The research by Peter Grund, assistant professor of English, and his
collaborators will eventually result in a database available to the public for
free via the Web and a scholarly volume on the Salem documents and their
implications for manuscript culture and writing literacy in colonial New
England.
The team’s preliminary research will be funded by the Hall Center for the
Humanities 2011 Collaborative Research Seed Grant. Grund’s partners are Margo
Burns, a database specialist and digital editor based in New Hampshire, and
Matti Peikola, the Academy of Finland Research Fellow in English at the
University of Turku.
The researchers hope to learn about who these scribes were and to expand
understanding of literacy in early New England. The research team’s primary goal
is to compile an inventory of people involved in recording the documents.
Initial research by the group has already tentatively identified about 40
percent of the approximately 250 trial scribes by name.
To achieve this, researchers analyze letter-forms, marks of punctuation,
abbreviations and spelling patterns, which all offer clues about the people
behind the recordings, including their sex, age, social status, possible
geographic origin and occupation. Combined with additional archival research,
the handwriting analysis allows them to link the otherwise anonymous trial
documents to public records of named individuals.
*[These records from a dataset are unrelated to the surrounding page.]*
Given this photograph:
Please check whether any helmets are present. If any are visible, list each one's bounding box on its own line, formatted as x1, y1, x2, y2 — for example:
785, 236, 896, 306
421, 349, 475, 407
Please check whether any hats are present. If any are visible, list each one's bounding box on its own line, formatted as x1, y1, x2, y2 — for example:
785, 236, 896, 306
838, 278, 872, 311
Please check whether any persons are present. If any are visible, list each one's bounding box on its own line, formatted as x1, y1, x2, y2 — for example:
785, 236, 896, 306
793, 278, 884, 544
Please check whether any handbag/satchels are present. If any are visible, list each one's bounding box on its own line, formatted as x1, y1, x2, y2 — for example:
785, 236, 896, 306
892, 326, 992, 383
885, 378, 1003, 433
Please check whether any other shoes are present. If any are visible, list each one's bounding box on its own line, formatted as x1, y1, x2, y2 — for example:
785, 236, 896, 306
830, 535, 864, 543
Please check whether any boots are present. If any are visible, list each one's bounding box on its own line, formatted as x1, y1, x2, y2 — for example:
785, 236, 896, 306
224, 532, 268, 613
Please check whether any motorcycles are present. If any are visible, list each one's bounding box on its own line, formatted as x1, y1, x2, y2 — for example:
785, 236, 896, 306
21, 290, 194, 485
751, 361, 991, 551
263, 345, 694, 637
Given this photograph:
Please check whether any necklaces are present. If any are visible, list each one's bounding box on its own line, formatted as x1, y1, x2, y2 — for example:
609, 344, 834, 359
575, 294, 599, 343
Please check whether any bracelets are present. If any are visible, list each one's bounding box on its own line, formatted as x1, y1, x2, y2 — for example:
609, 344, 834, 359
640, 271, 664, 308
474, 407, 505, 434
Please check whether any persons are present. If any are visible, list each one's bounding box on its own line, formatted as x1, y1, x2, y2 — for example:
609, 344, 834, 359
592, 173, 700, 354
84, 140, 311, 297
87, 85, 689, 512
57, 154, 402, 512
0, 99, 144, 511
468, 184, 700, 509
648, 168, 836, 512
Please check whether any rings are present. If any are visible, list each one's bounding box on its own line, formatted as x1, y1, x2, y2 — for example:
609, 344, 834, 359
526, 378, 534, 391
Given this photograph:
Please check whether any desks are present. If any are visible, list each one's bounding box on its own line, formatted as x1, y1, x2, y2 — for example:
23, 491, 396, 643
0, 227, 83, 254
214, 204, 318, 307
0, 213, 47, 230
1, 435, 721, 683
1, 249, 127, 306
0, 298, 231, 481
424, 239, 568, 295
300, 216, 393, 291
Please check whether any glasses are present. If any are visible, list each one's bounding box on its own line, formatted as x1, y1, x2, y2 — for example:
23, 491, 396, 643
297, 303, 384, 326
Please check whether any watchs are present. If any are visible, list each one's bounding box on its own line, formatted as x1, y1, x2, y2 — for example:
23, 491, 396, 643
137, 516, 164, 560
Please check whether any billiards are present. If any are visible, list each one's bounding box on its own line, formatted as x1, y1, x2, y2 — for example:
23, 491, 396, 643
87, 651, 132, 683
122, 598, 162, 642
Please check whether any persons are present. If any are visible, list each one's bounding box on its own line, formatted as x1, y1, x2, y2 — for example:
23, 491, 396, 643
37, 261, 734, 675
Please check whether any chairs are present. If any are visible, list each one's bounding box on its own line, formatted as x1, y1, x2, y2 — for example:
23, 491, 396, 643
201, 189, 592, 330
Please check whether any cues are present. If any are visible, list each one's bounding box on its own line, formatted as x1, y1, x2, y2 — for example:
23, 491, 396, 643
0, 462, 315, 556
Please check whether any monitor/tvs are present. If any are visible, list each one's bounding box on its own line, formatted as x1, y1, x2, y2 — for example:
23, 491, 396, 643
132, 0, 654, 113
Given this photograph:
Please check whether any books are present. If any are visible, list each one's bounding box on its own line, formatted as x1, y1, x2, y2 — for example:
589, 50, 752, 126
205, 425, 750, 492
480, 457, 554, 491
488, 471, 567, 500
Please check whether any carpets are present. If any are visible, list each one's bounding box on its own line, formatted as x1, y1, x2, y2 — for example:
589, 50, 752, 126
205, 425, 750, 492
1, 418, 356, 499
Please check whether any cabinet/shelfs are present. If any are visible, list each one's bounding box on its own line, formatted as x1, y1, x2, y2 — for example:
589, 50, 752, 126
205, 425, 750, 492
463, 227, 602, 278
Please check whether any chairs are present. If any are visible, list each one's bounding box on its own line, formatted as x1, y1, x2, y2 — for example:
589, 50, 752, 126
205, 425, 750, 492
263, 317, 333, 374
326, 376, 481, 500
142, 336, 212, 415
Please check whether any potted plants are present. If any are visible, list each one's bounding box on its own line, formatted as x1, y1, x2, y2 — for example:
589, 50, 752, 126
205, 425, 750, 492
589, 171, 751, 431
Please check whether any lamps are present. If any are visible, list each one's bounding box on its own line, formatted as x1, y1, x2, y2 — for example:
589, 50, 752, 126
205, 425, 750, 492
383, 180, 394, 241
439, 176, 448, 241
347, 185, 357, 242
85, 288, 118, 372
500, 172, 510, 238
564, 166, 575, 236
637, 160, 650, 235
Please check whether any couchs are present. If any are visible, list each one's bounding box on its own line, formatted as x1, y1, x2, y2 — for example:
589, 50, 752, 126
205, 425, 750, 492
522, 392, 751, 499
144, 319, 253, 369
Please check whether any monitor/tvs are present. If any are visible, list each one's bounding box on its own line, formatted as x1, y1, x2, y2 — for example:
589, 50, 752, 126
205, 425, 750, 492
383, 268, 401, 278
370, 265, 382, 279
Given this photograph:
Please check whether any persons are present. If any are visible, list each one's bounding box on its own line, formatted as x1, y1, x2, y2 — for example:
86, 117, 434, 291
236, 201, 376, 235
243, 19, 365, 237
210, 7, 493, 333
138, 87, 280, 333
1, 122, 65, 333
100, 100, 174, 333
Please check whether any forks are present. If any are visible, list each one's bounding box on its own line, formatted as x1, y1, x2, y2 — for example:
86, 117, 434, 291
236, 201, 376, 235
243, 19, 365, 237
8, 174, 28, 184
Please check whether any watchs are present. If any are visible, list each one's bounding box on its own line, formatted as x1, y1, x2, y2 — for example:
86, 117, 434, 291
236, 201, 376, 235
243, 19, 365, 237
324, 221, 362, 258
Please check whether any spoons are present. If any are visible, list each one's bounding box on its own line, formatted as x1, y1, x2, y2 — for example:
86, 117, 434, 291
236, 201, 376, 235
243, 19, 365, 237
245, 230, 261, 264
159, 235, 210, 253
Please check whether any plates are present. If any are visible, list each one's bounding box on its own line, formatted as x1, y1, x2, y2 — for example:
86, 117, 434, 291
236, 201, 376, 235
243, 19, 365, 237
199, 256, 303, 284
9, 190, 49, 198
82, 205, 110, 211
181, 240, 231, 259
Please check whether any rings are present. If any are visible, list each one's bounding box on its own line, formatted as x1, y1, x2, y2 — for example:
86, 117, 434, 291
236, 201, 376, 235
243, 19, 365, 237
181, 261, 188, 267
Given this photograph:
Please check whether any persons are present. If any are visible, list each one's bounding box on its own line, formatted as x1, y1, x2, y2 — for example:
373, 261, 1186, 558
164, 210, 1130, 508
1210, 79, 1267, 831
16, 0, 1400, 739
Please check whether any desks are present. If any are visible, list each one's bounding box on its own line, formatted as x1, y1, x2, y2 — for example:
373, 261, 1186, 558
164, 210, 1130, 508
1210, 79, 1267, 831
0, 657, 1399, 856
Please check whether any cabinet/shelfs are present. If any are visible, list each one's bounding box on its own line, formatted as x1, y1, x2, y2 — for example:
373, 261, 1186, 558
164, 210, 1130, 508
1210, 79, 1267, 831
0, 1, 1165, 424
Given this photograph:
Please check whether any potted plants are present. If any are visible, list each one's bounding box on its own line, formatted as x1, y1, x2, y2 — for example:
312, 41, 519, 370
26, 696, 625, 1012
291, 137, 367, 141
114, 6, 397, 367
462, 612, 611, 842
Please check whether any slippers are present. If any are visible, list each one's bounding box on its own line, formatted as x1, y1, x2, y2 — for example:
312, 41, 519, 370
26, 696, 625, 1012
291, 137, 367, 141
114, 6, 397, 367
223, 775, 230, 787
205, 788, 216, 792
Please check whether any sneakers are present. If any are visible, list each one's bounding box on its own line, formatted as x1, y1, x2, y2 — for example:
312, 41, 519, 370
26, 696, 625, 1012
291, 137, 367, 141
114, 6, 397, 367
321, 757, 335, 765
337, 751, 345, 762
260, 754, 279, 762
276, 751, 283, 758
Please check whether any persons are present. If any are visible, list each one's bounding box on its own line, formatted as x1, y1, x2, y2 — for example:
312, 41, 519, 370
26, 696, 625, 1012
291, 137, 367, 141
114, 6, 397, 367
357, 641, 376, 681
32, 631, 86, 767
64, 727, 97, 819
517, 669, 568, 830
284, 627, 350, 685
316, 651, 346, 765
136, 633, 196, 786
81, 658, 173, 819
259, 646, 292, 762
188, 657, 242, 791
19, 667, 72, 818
“One of the tantalizing questions that we hope this research will elucidate is
whether women were involved in recording Salem documents, and if so, what are
the implications for our understanding of the trials and women’s literacy more
generally,” said Grund.
Their research will break new ground by offering a unique snapshot of networks
of mostly unprofessional writers of legal documents operating in a
chronologically and geographically confined community, allowing Grund and his
associates to assess how writing skills were transmitted in early New England
and how writing operated as a commodity to sell and hire.
“Professor Grund’s project is exactly what we hoped would come of this new
collaborative seed grant,” said Hall Center Director Victor Bailey. “He and his
collaborators will employ their different research skills to tackle questions
concerning literacy and writing in colonial America that no single researcher
could accomplish.”
The Collaborative Research Seed Grant supports the early stages of projects that
capitalize on multiple forms of expertise to tackle the most methodologically
and theoretically challenging questions faced by humanities scholars. KU’s
Center for Research provides funding for the seed grant program.